CHORD002b organoids were generated from tissue obtained at the time of surgical resection of a lumbar spine metastasis. This specimen was obtained after three lines of systemic treatment, which included immune checkpoint blockade and the mTOR inhibitor rapamycin, as well as immune checkpoint blockade in combination with trabectedin (34) and palliative radiotherapy to the lumbar spine. Organoids established from this sample showed diminished sensitivity to the mTOR family of drugs (Fig. 4) .
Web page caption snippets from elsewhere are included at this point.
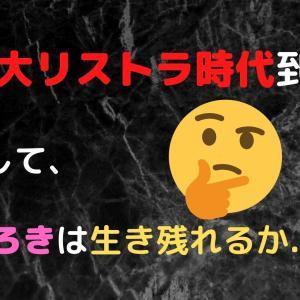 【銀行大リストラ時代到来!】三菱UFJ銀行よ、おまえもか!【仕事がAIに奪われる!】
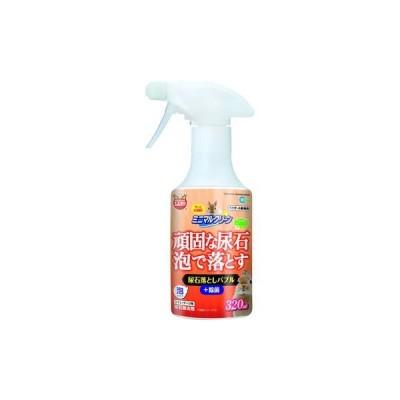 株式会社 マルカン ■ミニマルクリーン 尿石落としバブル 320ml MR-450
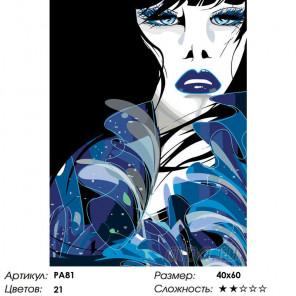 Количество цветов и сложность Морозный образ Раскраска по номерам на холсте Живопись по номерам PA81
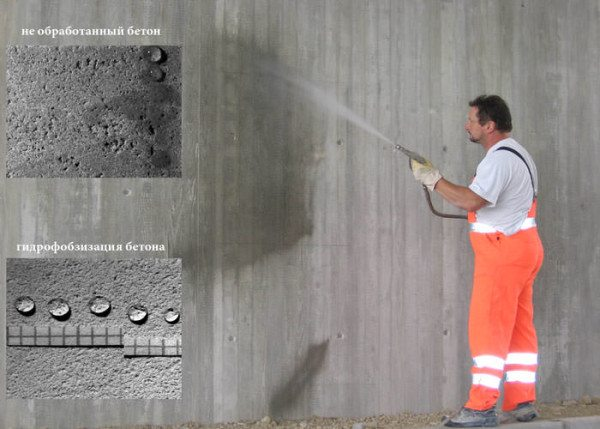 Пример до и после обработки бетона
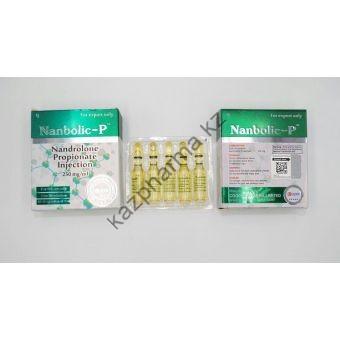 Нандролон пропионат Cooper 10 ампул по 1мл (1амп 200 мг)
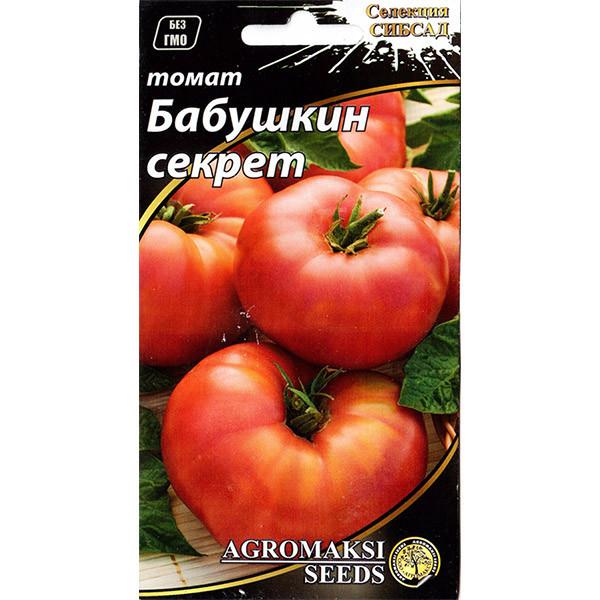 """Семена томата """"Бабушкин секрет"""" (0,1 г) от Agromaksi seeds"""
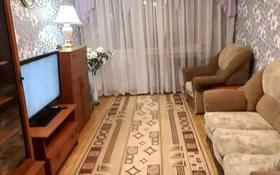 2-комнатная квартира, 43 м², 3/5 этаж, мкр Пришахтинск, 22й мкр 1а за 11 млн 〒 в Караганде, Октябрьский р-н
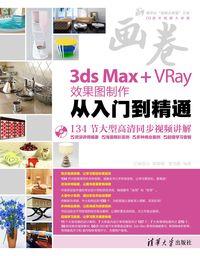 3ds Max+VRay效果圖製作從入門到精通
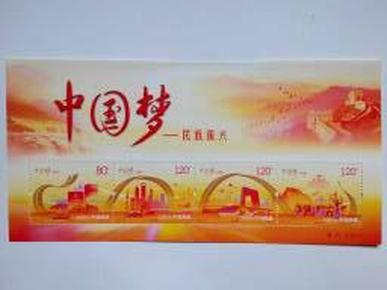 2014-22   中国梦2-民族振兴---小全张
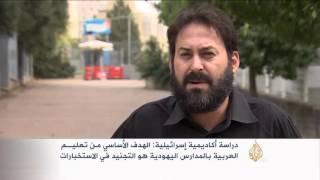 دراسة: تعليم العربية بإسرائيل للتجنيد في الاستخبارات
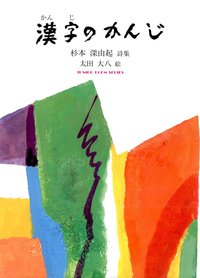 漢字のかんじ-電子書籍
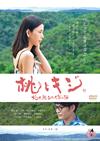 桃とキジ [DVD]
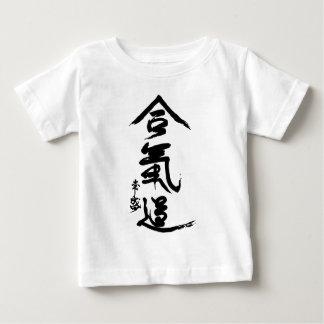Aikido Kanji O'Sensei Calligraphy Baby T-Shirt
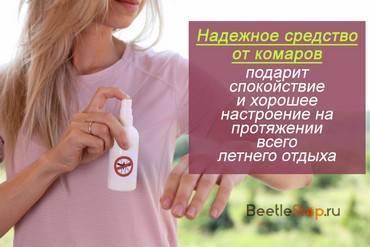 Средство от комаров – выбираем готовое и делаем своими руками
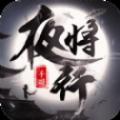我在江(jiang)湖之夜將行官網版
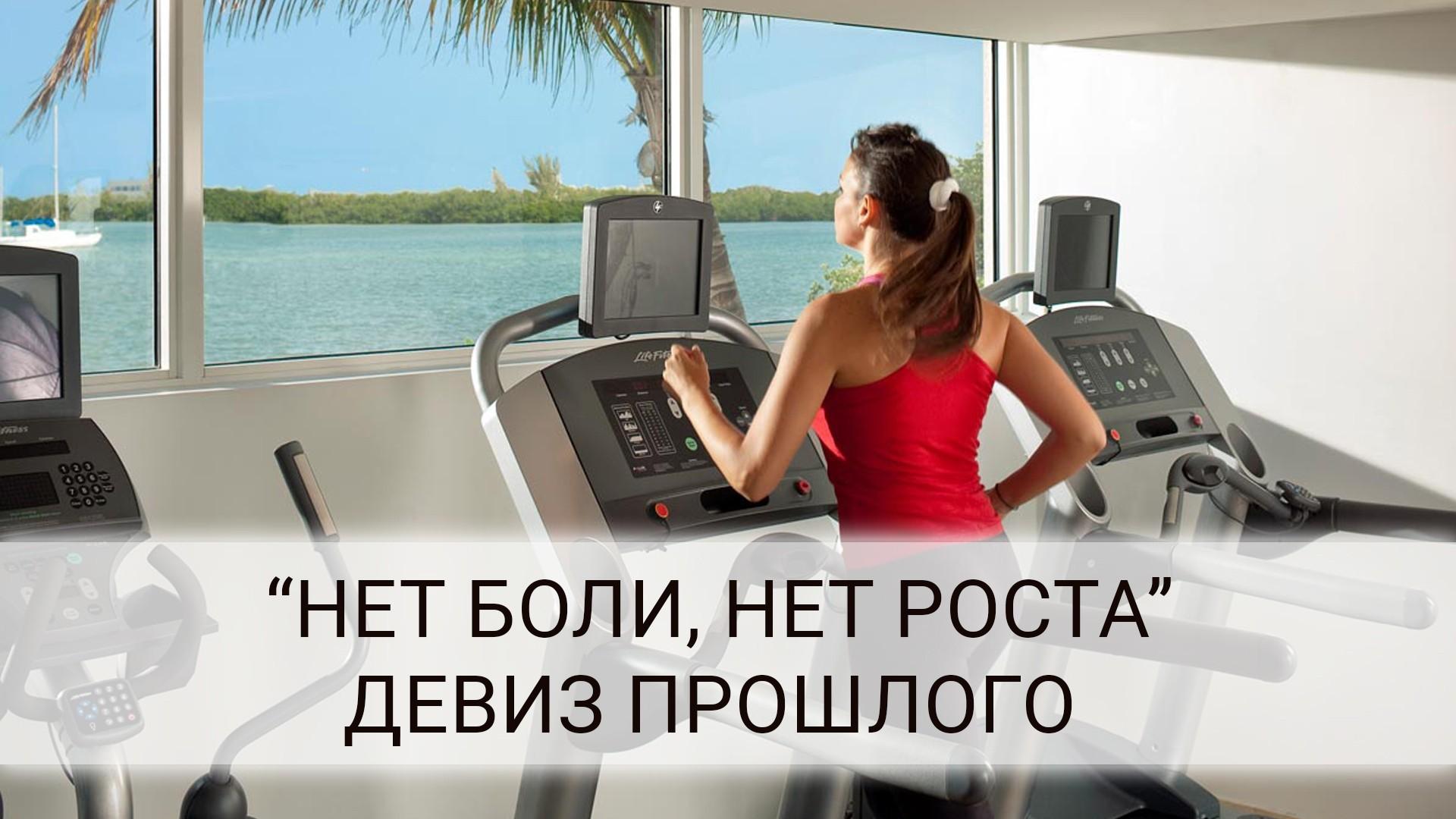 Фитнес инструкция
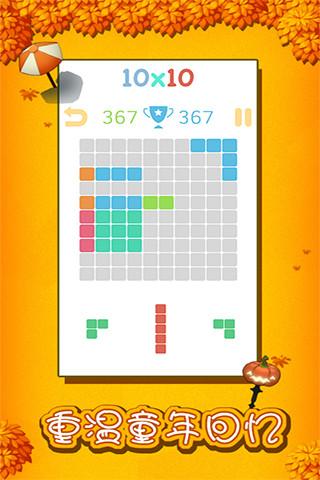 10x10|玩休閒App免費|玩APPs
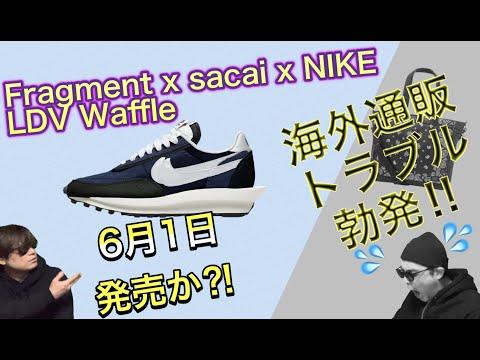 """2021年6月1発売?Fragment x sacai x Nike LDWaffle Fragment x Nike Dunk High """"Beijing"""""""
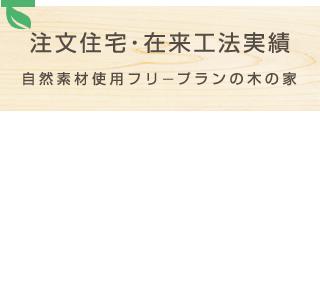 注文住宅・在来工法実績 自然素材使用フリープランの木の家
Last, we generated CHORD002c organoids from a surgical resection of cervical/thoracic spine metastasis, obtained after an additional three lines of treatment with the EGFR-targeting monoclonal antibody cetuximab in combination with immune checkpoint blockade, and a trial of the retroviral vector DeltaRex-G. The organoids established from this third sample were responsive to AC480, gefitinib, and WZ3146 treatment, but not AG-490. In addition, sample CHORD002c showed restored sensitivity to the mTOR-targeting drugs (Fig. 4) .

The data collected over a large chemical space allowed us to evaluate which pathways were most affected in our screenings. To accomplish this, we compiled a comprehensive list of known targets for each drug we screened according to the PubChem database (42) and overlaid these with well-characterized pathways described by WikiPathways (47). A and B) Drugs that induce 15% cell death in at least two of the samples are visualized (51 total). The size of each circle represents the Z score, with larger ones indicating a higher Z score value. The color of each point represents the normalized cell viability %. The drugs are clustered using the Jaccard distance based on common protein targets. Samples are ordered by date of acquisition. Covariates included represent the type of tissue, anatomic location of each sample, and the number of lines of treatment the patient was exposed to before procurement of sample as well as FDA status at the time of publication.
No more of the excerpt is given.